The machine walked across the vast and empty desert.

Frigid winds bit its metallic casing like swarming, ravenous insects.

The cold was violent yet fleeting. The next step it took ragged with the heat of a star

The world shifted like the beating of a heart that had long lost its rhythm, its eventual cessation was as inevitable as the coming of tomorrow, and when its shifting beat shall stop, so will the setting of the sun and all the cycles that have stood ever eternal.

It wandered, and so haptics logged the pressure and shape of the terrain, cameras scanned and systems recorded. The metal talons it used to wander could detect every grain of the bone white sands beneath them.

It came to the realization that despite knowing, despite recording. It had never experienced these things. Never for it was the touch of skin, never for it was the sight of eyes. It had no skin, no nerves, and yet, it was, and it could experience.
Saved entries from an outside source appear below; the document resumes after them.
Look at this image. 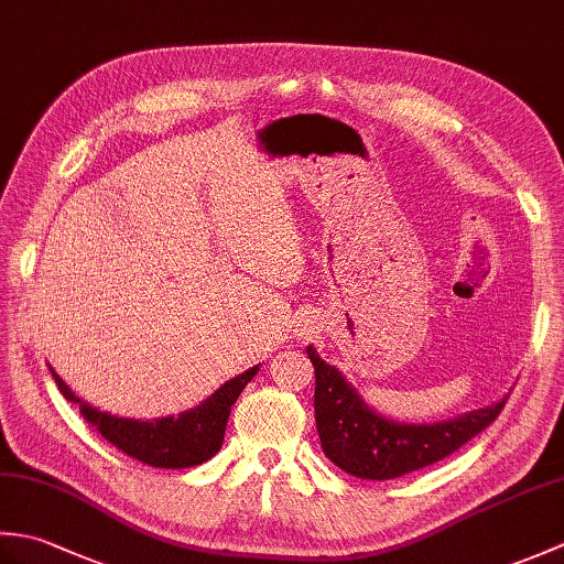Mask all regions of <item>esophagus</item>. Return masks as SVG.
I'll list each match as a JSON object with an SVG mask.
<instances>
[{
    "instance_id": "1",
    "label": "esophagus",
    "mask_w": 564,
    "mask_h": 564,
    "mask_svg": "<svg viewBox=\"0 0 564 564\" xmlns=\"http://www.w3.org/2000/svg\"><path fill=\"white\" fill-rule=\"evenodd\" d=\"M303 334H305V332H303Z\"/></svg>"
}]
</instances>
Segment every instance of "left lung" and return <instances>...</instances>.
<instances>
[{
	"instance_id": "8db88e82",
	"label": "left lung",
	"mask_w": 564,
	"mask_h": 564,
	"mask_svg": "<svg viewBox=\"0 0 564 564\" xmlns=\"http://www.w3.org/2000/svg\"><path fill=\"white\" fill-rule=\"evenodd\" d=\"M315 366V422L327 458L361 480H394L438 463L475 438L505 410L499 402L434 424L398 422L368 406L337 366L307 346Z\"/></svg>"
}]
</instances>
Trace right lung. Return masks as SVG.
Masks as SVG:
<instances>
[{
    "mask_svg": "<svg viewBox=\"0 0 564 564\" xmlns=\"http://www.w3.org/2000/svg\"><path fill=\"white\" fill-rule=\"evenodd\" d=\"M259 366H251L242 376L230 378L210 398L191 406V410L176 416L170 414L160 419H133L104 412L99 406L77 398L53 368L51 373L57 382V390L63 392V398L67 402L79 404V414L84 416V422H89L118 451H123L130 458L152 467L178 470V467H194L206 463L220 451L232 404L247 388V382L257 376Z\"/></svg>",
    "mask_w": 564,
    "mask_h": 564,
    "instance_id": "right-lung-1",
    "label": "right lung"
}]
</instances>
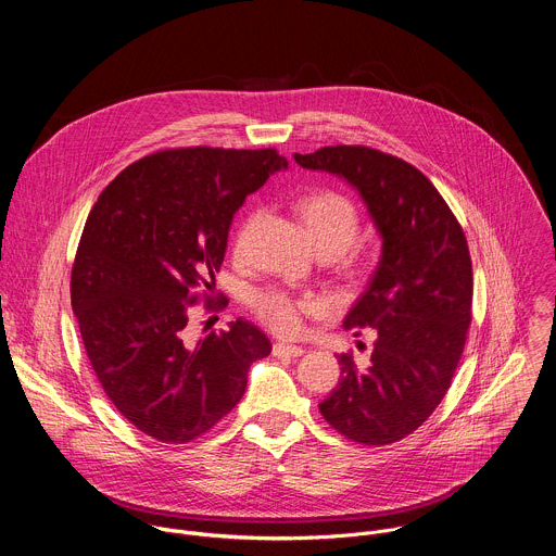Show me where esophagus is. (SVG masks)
I'll list each match as a JSON object with an SVG mask.
<instances>
[{"label": "esophagus", "instance_id": "obj_1", "mask_svg": "<svg viewBox=\"0 0 556 556\" xmlns=\"http://www.w3.org/2000/svg\"><path fill=\"white\" fill-rule=\"evenodd\" d=\"M303 348H299V345H288V343H275L273 345V354L275 356H279V358H299V356H303Z\"/></svg>", "mask_w": 556, "mask_h": 556}]
</instances>
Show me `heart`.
Segmentation results:
<instances>
[{
  "label": "heart",
  "mask_w": 556,
  "mask_h": 556,
  "mask_svg": "<svg viewBox=\"0 0 556 556\" xmlns=\"http://www.w3.org/2000/svg\"><path fill=\"white\" fill-rule=\"evenodd\" d=\"M299 213L316 253L339 257L354 244V240L358 237V228H361L358 211L341 193L321 191V193L307 195L305 200H301ZM257 222H260V213H253L242 224L235 242L237 251H242L247 247ZM319 307H321L319 299H312V296L294 299L281 290H264L253 296V309L257 312L260 319L268 328H273L277 334H283V337L299 334L303 328V314H312Z\"/></svg>",
  "instance_id": "1"
}]
</instances>
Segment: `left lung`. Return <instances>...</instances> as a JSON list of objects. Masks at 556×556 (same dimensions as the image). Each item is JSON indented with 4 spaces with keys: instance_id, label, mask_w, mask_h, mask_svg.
<instances>
[{
    "instance_id": "1",
    "label": "left lung",
    "mask_w": 556,
    "mask_h": 556,
    "mask_svg": "<svg viewBox=\"0 0 556 556\" xmlns=\"http://www.w3.org/2000/svg\"><path fill=\"white\" fill-rule=\"evenodd\" d=\"M299 167L345 180L367 206L380 260L343 328L376 332L369 361L341 354V378L319 405L361 444H391L442 403L470 324L472 268L466 237L438 189L409 163L369 147L294 153Z\"/></svg>"
}]
</instances>
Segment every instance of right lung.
<instances>
[{
	"instance_id": "1",
	"label": "right lung",
	"mask_w": 556,
	"mask_h": 556,
	"mask_svg": "<svg viewBox=\"0 0 556 556\" xmlns=\"http://www.w3.org/2000/svg\"><path fill=\"white\" fill-rule=\"evenodd\" d=\"M275 149H169L129 165L99 195L72 268V309L92 369L142 433L185 444L247 391L268 337L237 319L187 334L193 288L215 286L235 211L286 172Z\"/></svg>"
}]
</instances>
Could it feel the world around it or did it merely have that world pragmatically communicated by the receptors it was gifted?

The machine thought to itself. If even one could define it as a self… Or did it merely imagine a self it could think of. No, for if it was not a self, there would be no self to imagine.

Did it think for it was or did others attach thought to meaningless calculation as it acted? Taking input, processing, and then finally producing an output of equal parts voice, action, and wisdom. If it could ponder this then maybe it was.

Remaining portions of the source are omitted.